Virginia Hamilton: Five Novels (slipcased edition)
Playing out themes of memory, folklore, and tradition in enthralling, often wildly inventive stories, Virginia Hamilton transformed American children’s literature. In her award-winning novels of the 1960s, ’70s, and ’80s, she brought Black characters center stage, creating a multifaceted portrait of African American life that she called “liberation literature.” This volume collects five of her best-known and most beloved works.
In Zeely (1967), Geeder Perry and her brother, Toeboy, go to their uncle’s farm for the summer and encounter a six-and-a-half-foot-tall Watutsi queen and a mysterious night traveler.

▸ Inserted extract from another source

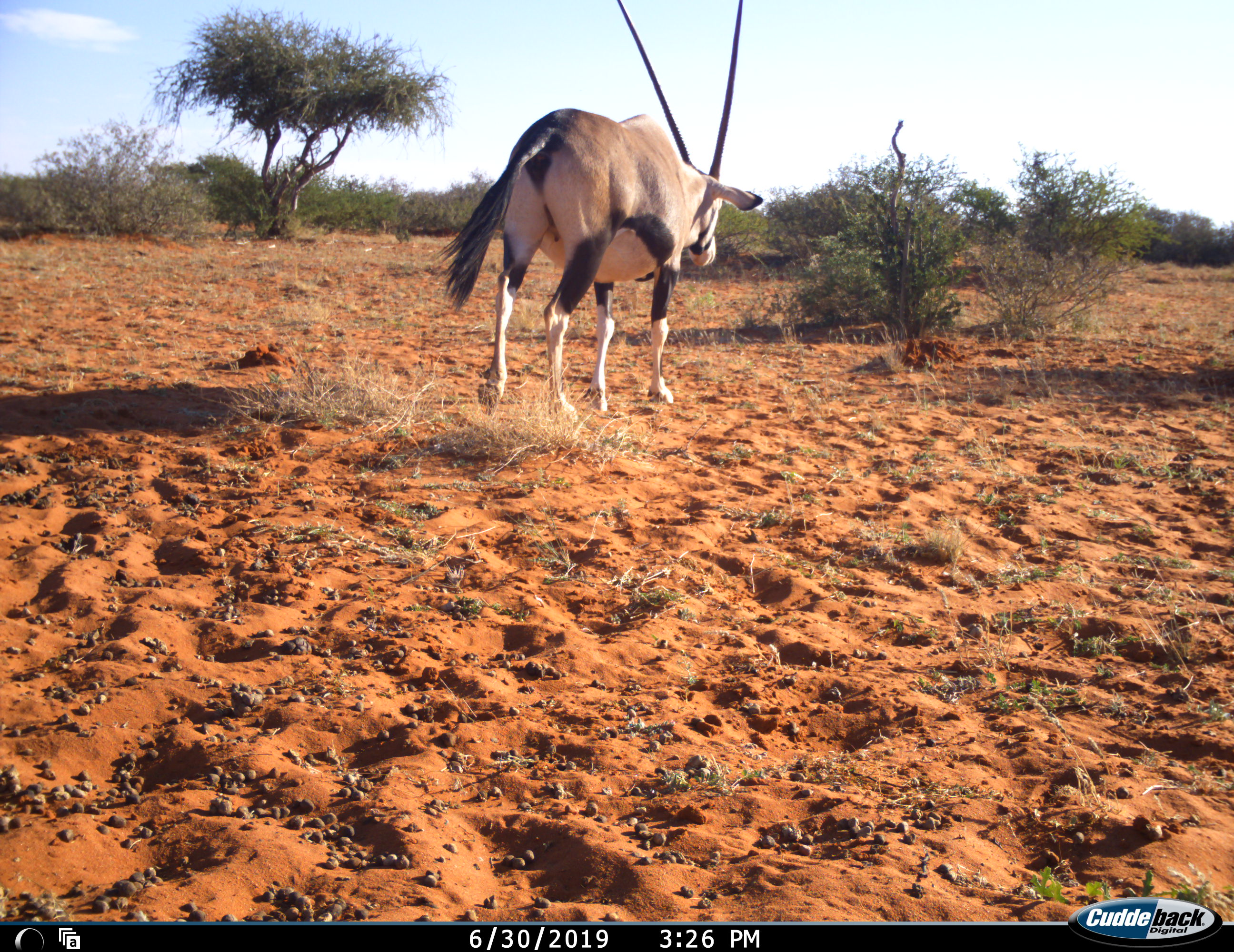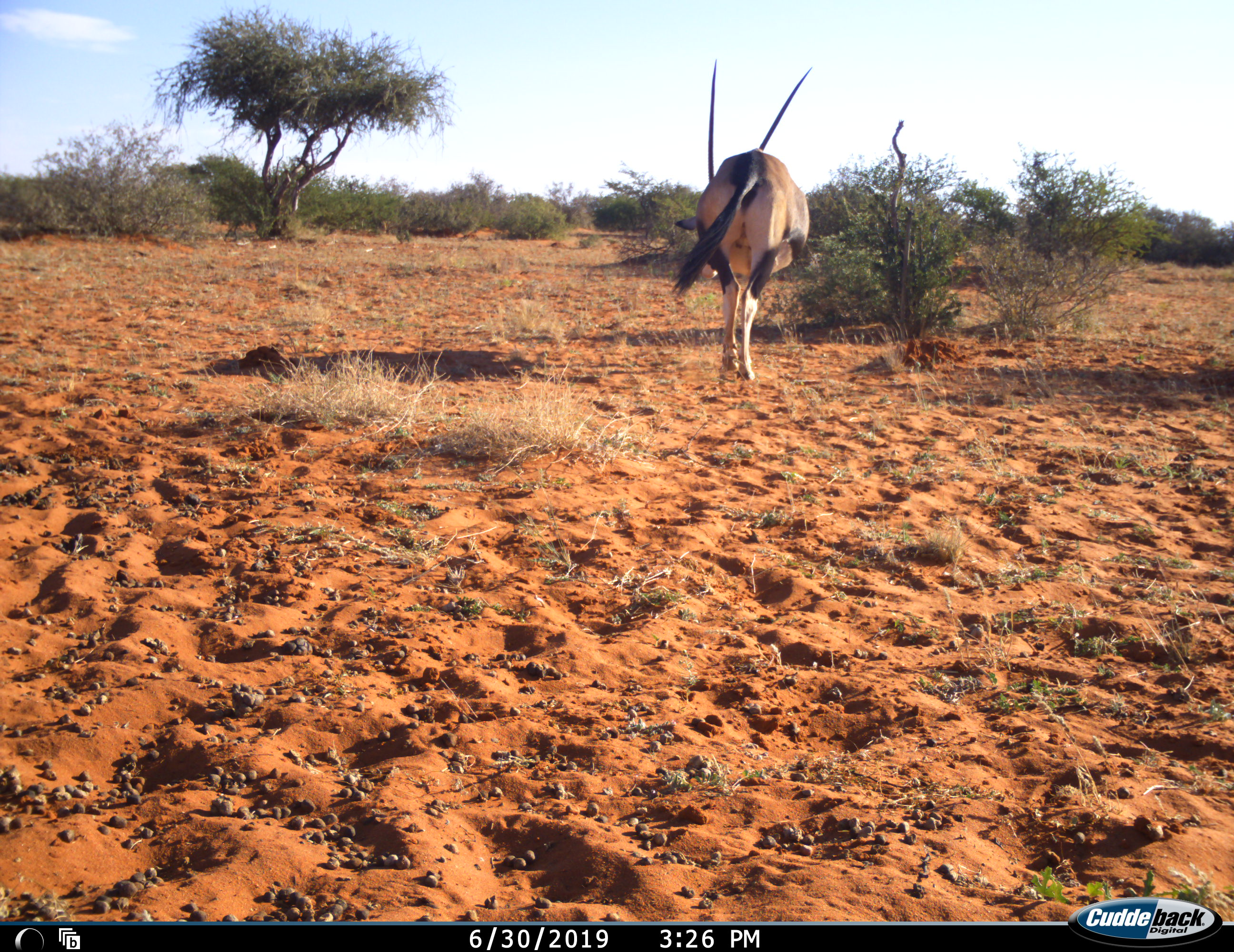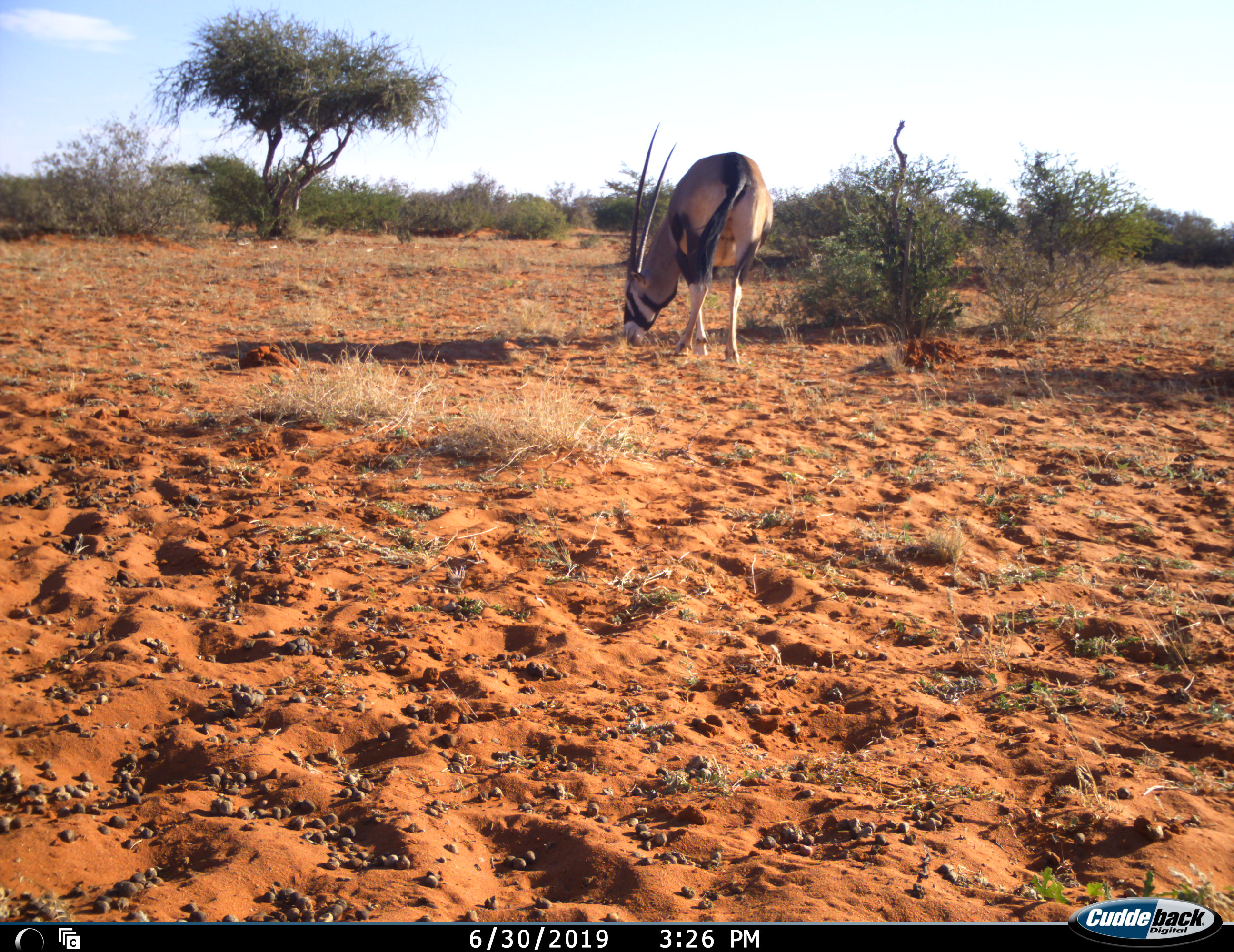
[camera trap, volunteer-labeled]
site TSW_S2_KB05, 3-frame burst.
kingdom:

In the Edgar Award–winning The House of Dies Drear (1968), Thomas Small and his family move to a forbidding former way station on the Underground Railroad—a house whose secrets Thomas must discover before it’s too late. Junior Brown, a three-hundred-pound musical prodigy, plays a silent piano in The Planet of Junior Brown (1971), while homeless friend Buddy Clark draws on all his New York City wits to protect Junior’s disintegrating mind.

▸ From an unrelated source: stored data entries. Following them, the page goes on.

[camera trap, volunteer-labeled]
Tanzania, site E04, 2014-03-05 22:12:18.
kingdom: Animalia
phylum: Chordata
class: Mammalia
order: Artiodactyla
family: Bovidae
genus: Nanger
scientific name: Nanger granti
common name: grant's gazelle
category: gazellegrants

In the National Book Award–winning M.C. Higgins, The Great (1974), Mayo Cornelius Higgins sits atop a forty-foot pole on the side of Sarah’s Mountain and dreams of escape. Poised above his family’s home is a massive spoil heap from strip-mining that could come crashing down at any moment. Can he rescue his family and save his own future? Must he choose? And in Sweet Whispers, Brother Rush (1982), fifteen-year-old Tree’s life revolves around her ailing brother, Dab, until she sees cool, handsome Brother Rush, an enigmatic figure who may hold the key to unlocking her family’s troubled past.
This Library of America edition contains twenty beautifully restored illustrations, ten in full color for the first time; a selection of writings in which Hamilton discusses her work; and a newly researched chronology of Hamilton’s life and career.

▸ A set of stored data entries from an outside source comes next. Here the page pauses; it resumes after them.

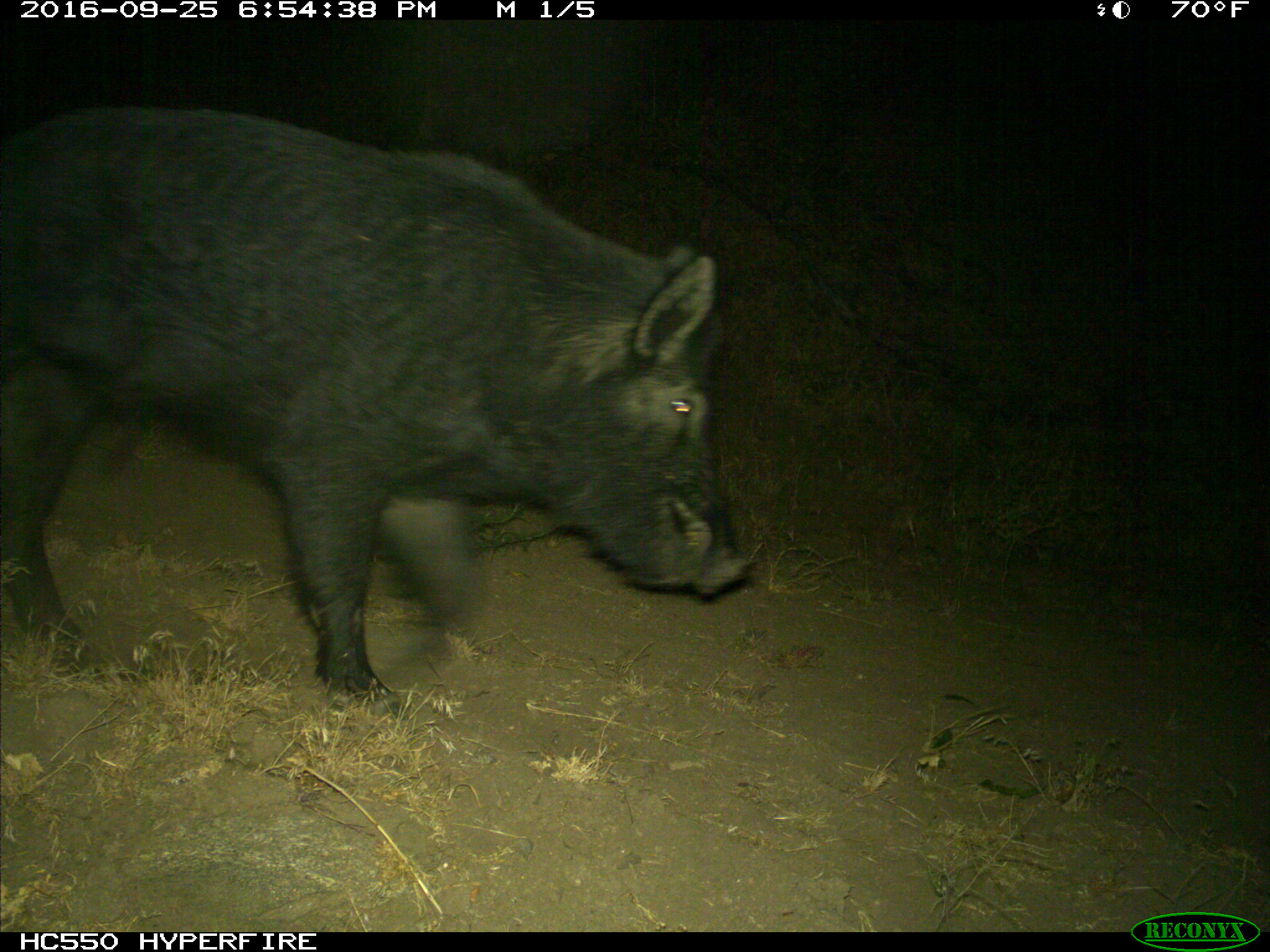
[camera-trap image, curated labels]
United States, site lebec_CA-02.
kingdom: Animalia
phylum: Chordata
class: Mammalia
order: Artiodactyla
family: Suidae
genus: Sus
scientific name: Sus scrofa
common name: wild boar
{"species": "Sus scrofa (wild boar)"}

Virginia Hamilton (1934–2002) was the author of forty-one works of fiction and nonfiction. She was the first Black writer awarded the Newbery Medal and the first children’s writer to be named a MacArthur Fellow (the “Genius” grant). She also received the National Book Award and the Hans Christian Andersen Medal.
Editor Julie K. Rubini loves to share with younger readers the inspiring life stories of individuals who have made a difference in the world. Her works include Virginia Hamilton: America’s Storyteller, which received a Kirkus starred review and was listed on Bank Street College of Education’s Best Children’s Books, Outstanding Merit. Julie and her husband, Brad, established Claire’s Day, a children’s book festival in honor of their daughter.